Of course, there has been a change. Despite what the Prime Minister and the new Foreign Minister have been trying to clarify, the discourse of this Government has not been the same for several weeks now regarding the crisis in Venezuela.
Without the ferocity with which he usually defends the president, Gustavo Adrianzén is now lukewarm when it comes to calling Nicolás Maduro’s regime a dictatorship or recognizing Edmundo González as the winner of the elections, just as the outgoing foreign minister Javier González-Olaechea did a little over a month ago, at the OAS and before the entire world, stating our country’s position on the Chavista fraud.
The Prime Minister has now dared to deny this, pointing out that there was never an official statement from the Presidency recognising the opposition candidate as the winner of the elections.
“Edmundo González cannot be the president-elect. We have not received any communication from the Peruvian State recognizing that position. We have asked for a recount to be done, because we understand that it has to be within the framework of the electoral process where these records have to be reviewed,” said yesterday the head of the PCM, who even so dares to affirm that no change has been made on this issue since what was said by Elmer Schialer, who on the day of his inauguration declared: “We are in favor of Venezuela’s problems being resolved by Venezuelans.”

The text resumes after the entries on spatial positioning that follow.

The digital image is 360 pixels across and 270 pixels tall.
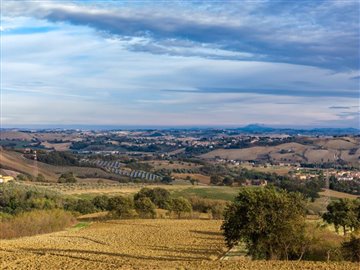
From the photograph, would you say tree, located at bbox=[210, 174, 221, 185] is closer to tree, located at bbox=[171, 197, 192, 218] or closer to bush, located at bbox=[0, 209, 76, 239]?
tree, located at bbox=[171, 197, 192, 218]

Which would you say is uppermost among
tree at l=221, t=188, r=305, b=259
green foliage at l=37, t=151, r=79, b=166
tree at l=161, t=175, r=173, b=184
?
tree at l=221, t=188, r=305, b=259

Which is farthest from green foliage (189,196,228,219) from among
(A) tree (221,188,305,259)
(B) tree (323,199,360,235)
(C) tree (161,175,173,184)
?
(A) tree (221,188,305,259)

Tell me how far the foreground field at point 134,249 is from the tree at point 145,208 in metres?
6.07

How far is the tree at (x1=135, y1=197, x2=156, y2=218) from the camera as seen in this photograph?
7469 centimetres

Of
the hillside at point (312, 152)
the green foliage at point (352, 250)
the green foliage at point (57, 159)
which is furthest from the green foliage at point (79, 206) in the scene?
the hillside at point (312, 152)

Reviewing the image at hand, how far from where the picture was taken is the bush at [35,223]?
5868 centimetres

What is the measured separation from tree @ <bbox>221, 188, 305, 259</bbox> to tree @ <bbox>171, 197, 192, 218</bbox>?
43.0m

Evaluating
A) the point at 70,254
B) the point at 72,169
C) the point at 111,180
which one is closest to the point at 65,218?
the point at 70,254

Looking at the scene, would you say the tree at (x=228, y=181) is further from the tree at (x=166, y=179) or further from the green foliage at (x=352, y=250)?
the green foliage at (x=352, y=250)

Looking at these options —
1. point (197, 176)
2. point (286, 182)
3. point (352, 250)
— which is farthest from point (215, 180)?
point (352, 250)

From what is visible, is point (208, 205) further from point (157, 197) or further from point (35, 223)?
point (35, 223)

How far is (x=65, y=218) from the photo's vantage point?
67438 millimetres

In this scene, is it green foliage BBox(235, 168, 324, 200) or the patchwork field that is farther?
the patchwork field

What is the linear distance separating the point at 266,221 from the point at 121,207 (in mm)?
43931
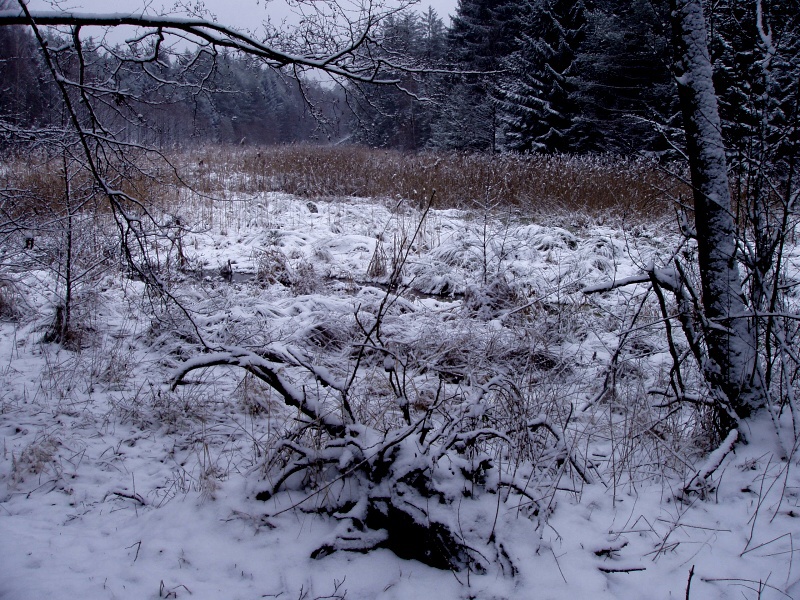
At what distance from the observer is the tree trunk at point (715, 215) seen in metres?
2.21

On July 30, two days after the elections in Venezuela, González-Olaechea emphasized that Peru considered the opposition candidate to be the president-elect. After these words and his brave speech at the OAS against fraud and in favor of González, the Executive never disavowed what was said by his then foreign minister. Yesterday, however, with his minister out of the cabinet, Adrianzén had no qualms about discrediting him, of course, without mentioning his name.
“The Peruvian government’s position is expressed (only) in the press releases and has to do with the need to display the electoral records so that a recount can take place with international observers,” said the prime minister.

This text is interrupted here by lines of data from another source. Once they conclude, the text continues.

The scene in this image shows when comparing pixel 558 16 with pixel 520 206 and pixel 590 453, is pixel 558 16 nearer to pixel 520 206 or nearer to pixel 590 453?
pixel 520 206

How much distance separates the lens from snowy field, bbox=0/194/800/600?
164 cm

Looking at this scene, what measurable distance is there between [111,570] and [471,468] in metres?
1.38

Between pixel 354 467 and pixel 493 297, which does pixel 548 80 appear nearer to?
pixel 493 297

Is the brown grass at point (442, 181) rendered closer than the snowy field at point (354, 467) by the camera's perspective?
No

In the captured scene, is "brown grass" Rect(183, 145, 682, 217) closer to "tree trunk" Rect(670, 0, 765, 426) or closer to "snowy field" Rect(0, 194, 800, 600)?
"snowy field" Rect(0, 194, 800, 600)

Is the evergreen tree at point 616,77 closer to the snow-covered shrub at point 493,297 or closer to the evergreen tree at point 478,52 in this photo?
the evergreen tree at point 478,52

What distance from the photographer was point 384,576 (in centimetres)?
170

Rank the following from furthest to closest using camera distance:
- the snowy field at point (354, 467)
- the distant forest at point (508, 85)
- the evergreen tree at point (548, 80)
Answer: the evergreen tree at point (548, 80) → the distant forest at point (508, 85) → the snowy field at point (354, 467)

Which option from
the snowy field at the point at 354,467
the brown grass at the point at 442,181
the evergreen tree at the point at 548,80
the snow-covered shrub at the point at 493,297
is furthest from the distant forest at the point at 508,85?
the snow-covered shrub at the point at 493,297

There is no change of position, says Adrianzén, who yesterday, so that there is no doubt that a change has been made apparently to satisfy someone, did not dare to describe the Maduro regime as a dictatorship.
“If what we were looking for right now was a qualifier for the Maduro regime, whether it is a dictatorship or not, it would be easier to say it in those terms,” he said.
THE SCHIALER ERA
Meanwhile, Schialer was presented yesterday as foreign minister at the Torre Tagle Palace. In his speech he said that in Venezuela there is a flagrant lack of respect for democratic rules, that the government does not recognize the results, that they condemn arbitrary arrests and that “there is no change of direction.” Nothing from González, nothing from Maduro. The outgoing González-Olaechea attended the ceremony.
Adrianzén read almost exactly the same script hours later in Congress. The change of direction is beginning to take place in the Executive. What once was, will no longer be.